[Start of Material for this task]
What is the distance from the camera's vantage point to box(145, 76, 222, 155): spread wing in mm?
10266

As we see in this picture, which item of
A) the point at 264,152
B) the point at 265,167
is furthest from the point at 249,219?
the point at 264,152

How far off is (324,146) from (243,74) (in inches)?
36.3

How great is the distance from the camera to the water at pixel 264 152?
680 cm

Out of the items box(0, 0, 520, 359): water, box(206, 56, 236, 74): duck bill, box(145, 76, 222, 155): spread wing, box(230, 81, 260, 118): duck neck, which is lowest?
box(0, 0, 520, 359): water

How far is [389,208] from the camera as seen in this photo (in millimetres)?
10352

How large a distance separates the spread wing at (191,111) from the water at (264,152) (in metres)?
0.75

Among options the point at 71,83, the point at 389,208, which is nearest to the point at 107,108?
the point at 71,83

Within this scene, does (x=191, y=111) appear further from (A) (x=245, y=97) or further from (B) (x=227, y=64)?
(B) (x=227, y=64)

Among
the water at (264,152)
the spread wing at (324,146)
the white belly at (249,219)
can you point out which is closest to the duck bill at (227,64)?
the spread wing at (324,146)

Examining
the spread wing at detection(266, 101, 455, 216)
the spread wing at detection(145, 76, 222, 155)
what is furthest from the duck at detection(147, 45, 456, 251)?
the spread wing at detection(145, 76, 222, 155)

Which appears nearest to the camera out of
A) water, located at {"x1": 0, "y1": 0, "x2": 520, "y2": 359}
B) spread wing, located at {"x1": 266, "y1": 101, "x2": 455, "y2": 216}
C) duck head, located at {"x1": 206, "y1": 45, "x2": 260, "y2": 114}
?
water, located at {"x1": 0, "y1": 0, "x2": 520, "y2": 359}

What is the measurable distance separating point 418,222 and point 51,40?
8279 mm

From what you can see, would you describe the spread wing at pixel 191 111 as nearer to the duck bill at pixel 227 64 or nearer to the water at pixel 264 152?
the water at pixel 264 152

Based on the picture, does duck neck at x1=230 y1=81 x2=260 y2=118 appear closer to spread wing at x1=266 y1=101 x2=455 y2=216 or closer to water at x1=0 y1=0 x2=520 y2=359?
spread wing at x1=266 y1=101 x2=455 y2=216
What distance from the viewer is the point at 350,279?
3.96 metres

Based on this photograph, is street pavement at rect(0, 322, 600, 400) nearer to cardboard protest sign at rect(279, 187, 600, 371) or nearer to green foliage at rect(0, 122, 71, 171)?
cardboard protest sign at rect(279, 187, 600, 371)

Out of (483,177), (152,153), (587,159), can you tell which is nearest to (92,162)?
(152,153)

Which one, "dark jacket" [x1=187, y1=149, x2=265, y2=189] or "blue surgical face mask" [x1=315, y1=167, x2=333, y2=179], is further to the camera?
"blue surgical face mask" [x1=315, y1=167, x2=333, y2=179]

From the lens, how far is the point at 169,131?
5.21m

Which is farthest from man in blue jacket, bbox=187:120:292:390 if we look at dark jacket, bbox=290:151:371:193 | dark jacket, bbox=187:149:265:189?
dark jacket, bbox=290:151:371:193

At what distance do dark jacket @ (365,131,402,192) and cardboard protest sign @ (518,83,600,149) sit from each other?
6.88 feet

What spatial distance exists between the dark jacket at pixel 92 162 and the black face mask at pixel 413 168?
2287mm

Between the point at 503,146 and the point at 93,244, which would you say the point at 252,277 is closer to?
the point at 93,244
[End of Material for this task]
**Brief**
Recast the lines between the one containing "to the camera?" and the last line, inclusive, as a two-column CSV with the columns text and answer. Each row pairs a line with the answer that follows it, and each field sits in double quotes with any line breaks turned into spaces.

**Reply**
text,answer
"Which one, ""dark jacket"" [x1=187, y1=149, x2=265, y2=189] or ""blue surgical face mask"" [x1=315, y1=167, x2=333, y2=179], is further to the camera?","""blue surgical face mask"" [x1=315, y1=167, x2=333, y2=179]"
"From the lens, how far is the point at 169,131?","5.21m"
"Which is farthest from man in blue jacket, bbox=187:120:292:390 if we look at dark jacket, bbox=290:151:371:193 | dark jacket, bbox=187:149:265:189?","dark jacket, bbox=290:151:371:193"
"At what distance do dark jacket @ (365,131,402,192) and cardboard protest sign @ (518,83,600,149) sit from each other?","6.88 feet"
"What spatial distance exists between the dark jacket at pixel 92 162 and the black face mask at pixel 413 168?","2287mm"
"Between the point at 503,146 and the point at 93,244, which would you say the point at 252,277 is closer to?","the point at 93,244"